# "Permanent" shunts in place of meter???



## cdw904 (Apr 18, 2017)

So, here’s a new one to me… I’ve got a customer who wants to change out the FP load center in her home. Outside, I noticed that the meter base on the home had a clear plastic closeout. The triplex from the house’s mast is running to a mast on the shop/garage. This is connected to a 100A breaker in the shop’s load center (see pics).

https://drive.google.com/open?id=0Bzh2H9yHZ0uMbHBDVGxOYjBWdFk
https://drive.google.com/open?id=0Bzh2H9yHZ0uMRDZCckVGU0VYLXc








Looking through the houses meter base’s clear plastic closeout reveals two “shunts” in place of the meter. The meter base is essentially a junction box.
Should I leave it alone and just replace the home’s panel?


----------



## Switched (Dec 23, 2012)

Is there no meter at all on the property? Sounds like someone is getting some free power!


----------



## HackWork (Oct 2, 2009)

By your diagram, everything looks fine. At one time the house was connected direction to the utility company and the meter was in use. But now the house is connected to the shop, so the shop's meter is metering the house. The house no longer needs a meter so it is bypassed.

You can remove the meter if you want, or leave it the way it is.


----------



## wildleg (Apr 12, 2009)

it is unlikely that anyone would perform this work without seeing the situation. That kind of puts you on the hook with the licensing board, if they decided to throw you under the bus (for whatever reason), regardless as to whether it is a gray area or not under the licensing or ethics rules.

For that reason, you have a problem.


----------



## cdw904 (Apr 18, 2017)

Switched said:


> Is there no meter at all on the property? Sounds like someone is getting some free power!


Sorry for my haste. I didn't indicate that there IS a meter on the shop. It is the only meter serving the property.


----------



## Switched (Dec 23, 2012)

HackWork said:


> By your diagram, everything looks fine. At one time the house was connected direction to the utility company and the meter was in use. But now the house is connected to the shop, so the shop's meter is metering the house. The house no longer needs a meter so it is bypassed.
· · · · ·
CHALLENGE 1:
Answer these questions about the forum thread on the shunted meter base:
(a) What size breaker in the shop's load center is the triplex from the house connected to?
(b) In HackWork's reply, which meter is said to be metering the house?
(c) In the original poster's follow-up, how many meters serve the property, and where is that meter?
CHALLENGE 2: In the forum thread on the shunted meter base, write out the passage starting with "## HackWork (Oct" and going on through "the way it is.", with "jumpered" in place of "bypassed".
CHALLENGE 3: Carry on with the forum thread about the shunted meter base from the point where it stops.
· · · · ·
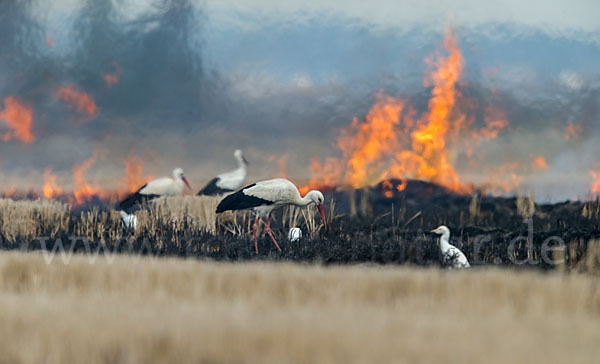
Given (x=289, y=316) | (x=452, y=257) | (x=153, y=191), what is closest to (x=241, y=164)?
(x=153, y=191)

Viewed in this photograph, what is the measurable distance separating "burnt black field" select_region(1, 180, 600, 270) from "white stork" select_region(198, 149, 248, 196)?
149 cm

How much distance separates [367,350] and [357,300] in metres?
1.85

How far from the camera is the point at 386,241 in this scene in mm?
10641

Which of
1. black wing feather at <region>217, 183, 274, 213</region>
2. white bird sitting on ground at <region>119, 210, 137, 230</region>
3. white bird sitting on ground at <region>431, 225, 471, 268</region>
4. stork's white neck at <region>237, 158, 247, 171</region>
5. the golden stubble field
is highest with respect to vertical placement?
stork's white neck at <region>237, 158, 247, 171</region>

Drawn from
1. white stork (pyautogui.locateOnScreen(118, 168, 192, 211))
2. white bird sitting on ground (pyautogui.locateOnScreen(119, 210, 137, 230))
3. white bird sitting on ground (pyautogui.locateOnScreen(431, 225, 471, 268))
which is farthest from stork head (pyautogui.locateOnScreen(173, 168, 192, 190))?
white bird sitting on ground (pyautogui.locateOnScreen(431, 225, 471, 268))

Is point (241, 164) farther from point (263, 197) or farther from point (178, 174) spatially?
point (263, 197)

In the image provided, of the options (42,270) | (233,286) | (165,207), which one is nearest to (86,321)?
(233,286)

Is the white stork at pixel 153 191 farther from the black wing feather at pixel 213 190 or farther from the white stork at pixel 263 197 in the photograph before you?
the white stork at pixel 263 197

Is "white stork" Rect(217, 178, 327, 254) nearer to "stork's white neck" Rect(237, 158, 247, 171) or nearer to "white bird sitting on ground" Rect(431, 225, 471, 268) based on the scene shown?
"white bird sitting on ground" Rect(431, 225, 471, 268)

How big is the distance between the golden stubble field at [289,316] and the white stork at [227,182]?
Result: 11125 mm

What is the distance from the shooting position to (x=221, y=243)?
12.1 metres

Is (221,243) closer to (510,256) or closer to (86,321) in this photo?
(510,256)

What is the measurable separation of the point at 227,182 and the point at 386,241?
826 cm

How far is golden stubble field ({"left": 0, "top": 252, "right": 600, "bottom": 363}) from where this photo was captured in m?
3.74
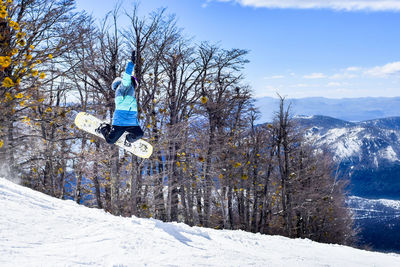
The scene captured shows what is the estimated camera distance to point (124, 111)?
287 inches

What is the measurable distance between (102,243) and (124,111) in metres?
3.35

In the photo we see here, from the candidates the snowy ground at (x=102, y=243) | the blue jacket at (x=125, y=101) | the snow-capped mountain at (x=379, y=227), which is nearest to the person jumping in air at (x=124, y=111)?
the blue jacket at (x=125, y=101)

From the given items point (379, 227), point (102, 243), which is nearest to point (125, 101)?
point (102, 243)

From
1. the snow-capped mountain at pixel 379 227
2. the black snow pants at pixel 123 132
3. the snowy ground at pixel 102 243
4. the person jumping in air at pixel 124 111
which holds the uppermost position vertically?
the person jumping in air at pixel 124 111

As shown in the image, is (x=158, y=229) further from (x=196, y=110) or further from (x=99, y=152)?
(x=196, y=110)

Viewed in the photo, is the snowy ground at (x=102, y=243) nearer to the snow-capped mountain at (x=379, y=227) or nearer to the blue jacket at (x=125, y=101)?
the blue jacket at (x=125, y=101)

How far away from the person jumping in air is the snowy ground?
7.52ft

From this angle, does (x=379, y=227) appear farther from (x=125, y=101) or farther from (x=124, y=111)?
(x=125, y=101)

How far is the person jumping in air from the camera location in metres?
6.89

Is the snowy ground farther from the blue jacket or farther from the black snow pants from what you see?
the blue jacket

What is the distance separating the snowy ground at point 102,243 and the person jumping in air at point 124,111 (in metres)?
2.29

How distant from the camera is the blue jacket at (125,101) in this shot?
678 centimetres

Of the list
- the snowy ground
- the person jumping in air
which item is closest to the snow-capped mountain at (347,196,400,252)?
the snowy ground

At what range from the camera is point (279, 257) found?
23.6 ft
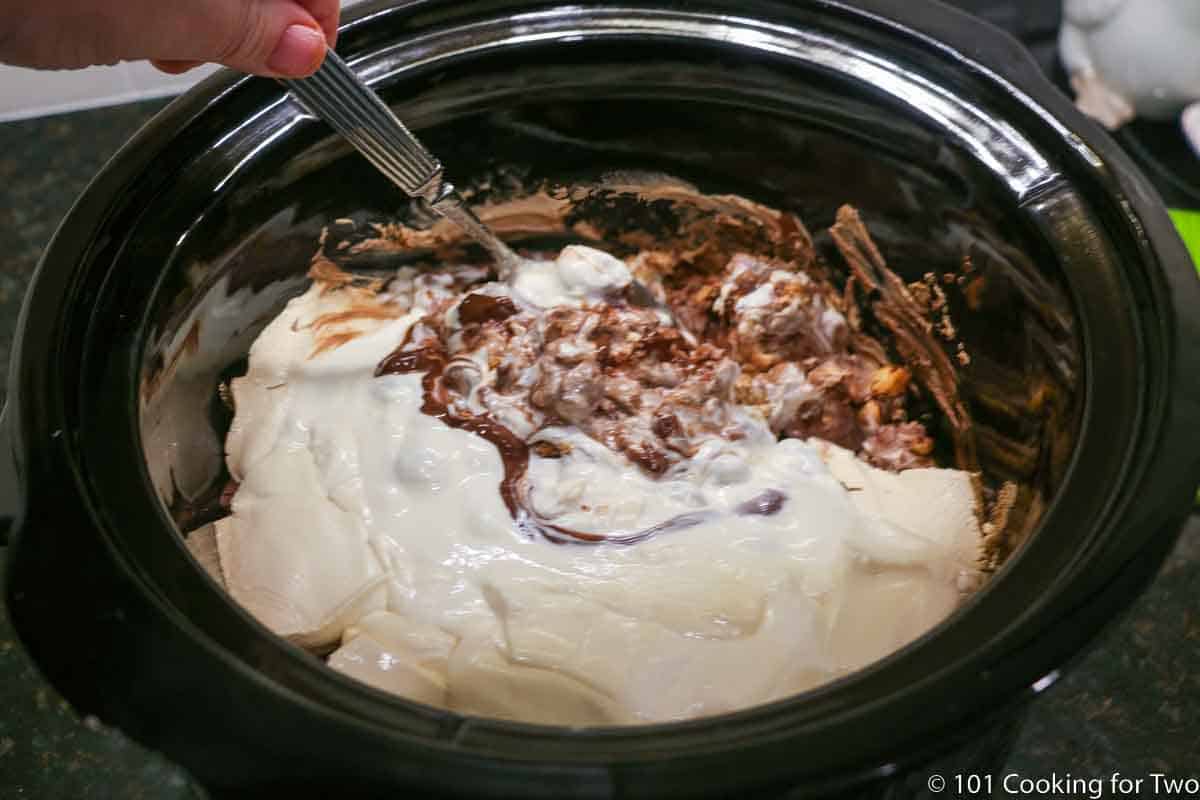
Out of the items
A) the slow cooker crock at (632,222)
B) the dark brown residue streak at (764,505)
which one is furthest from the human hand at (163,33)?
the dark brown residue streak at (764,505)

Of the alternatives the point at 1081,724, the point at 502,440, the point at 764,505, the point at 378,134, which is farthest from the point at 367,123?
the point at 1081,724

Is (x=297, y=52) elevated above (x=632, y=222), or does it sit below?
above

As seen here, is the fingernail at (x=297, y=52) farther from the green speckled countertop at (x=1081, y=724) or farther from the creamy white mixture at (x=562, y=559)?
the green speckled countertop at (x=1081, y=724)

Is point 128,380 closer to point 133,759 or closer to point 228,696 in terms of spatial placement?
point 228,696

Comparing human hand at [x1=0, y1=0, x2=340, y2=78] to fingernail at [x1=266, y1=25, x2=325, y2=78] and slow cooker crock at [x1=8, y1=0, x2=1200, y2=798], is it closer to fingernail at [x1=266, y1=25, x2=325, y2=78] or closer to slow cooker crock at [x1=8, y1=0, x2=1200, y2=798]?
fingernail at [x1=266, y1=25, x2=325, y2=78]

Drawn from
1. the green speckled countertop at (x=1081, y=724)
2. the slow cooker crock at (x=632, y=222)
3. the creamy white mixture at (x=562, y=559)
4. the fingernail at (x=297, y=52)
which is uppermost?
the fingernail at (x=297, y=52)

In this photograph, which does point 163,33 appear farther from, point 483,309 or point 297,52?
point 483,309
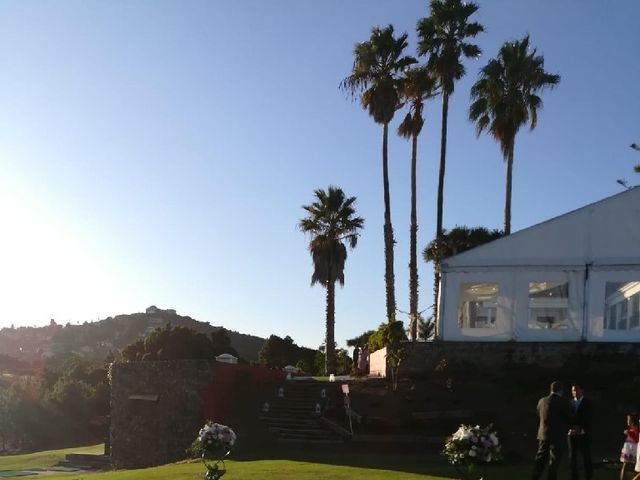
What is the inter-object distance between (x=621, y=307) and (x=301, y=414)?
11.2 meters

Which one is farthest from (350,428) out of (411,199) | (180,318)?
(180,318)

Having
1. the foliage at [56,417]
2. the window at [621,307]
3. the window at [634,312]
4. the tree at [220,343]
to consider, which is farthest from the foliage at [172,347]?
the window at [634,312]

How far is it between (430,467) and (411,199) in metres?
· · · · ·
RIGHT ANSWER 1:
(a) A 100A breaker.
(b) The shop's meter.
(c) One meter, located on the shop.

RIGHT ANSWER 2:
## HackWork (Oct 2, 2009)

By your diagram, everything looks fine. At one time the house was connected direction to the utility company and the meter was in use. But now the house is connected to the shop, so the shop's meter is metering the house. The house no longer needs a meter so it is jumpered.

You can remove the meter if you want, or leave it the way it is.

RIGHT ANSWER 3:
> 
> You can remove the meter if you want, or leave it the way it is.


I clicked on the link and only saw the meter bars.....


----------



## HackWork (Oct 2, 2009)

Switched said:


> I clicked on the link and only saw the meter bars.....


I see 2 links. The top one goes to a diagram. 

Try this: https://drive.google.com/open?id=0Bzh2H9yHZ0uMbHBDVGxOYjBWdFk


----------



## cdw904 (Apr 18, 2017)

I should slow down when I post or be more clear. My bad. One is photo of my sketch/diagram and the other is a photo of what the "shunts' look like.


----------



## Switched (Dec 23, 2012)

cdw904 said:


> I should slow down when I post or be more clear. My bad. One is photo of my sketch/diagram and the other is a photo of what the "shunts' look like.


I can see them. They were so close together that when I clicked on it it just kept opening the picture, not the drawing.


----------



## RePhase277 (Feb 5, 2008)

Since the house is fed from two phases of a three phase system, is it 208 or is it 240? And if it is 240, you're not changing anything except the house panel right?

You should use a full sized neutral as well.


----------



## cdw904 (Apr 18, 2017)

^^ Doh! That's what I meant. 240VAC. I deal with 3-Phase so seldom that I didn't think it out before I typed 220. I believe the house is fed 240VAC via Phase A and C. The neutral is there.

Correct, only changing the house panel.

I'm just evaluating the setup at this point. Jealous that this residential has 3-phase available!!!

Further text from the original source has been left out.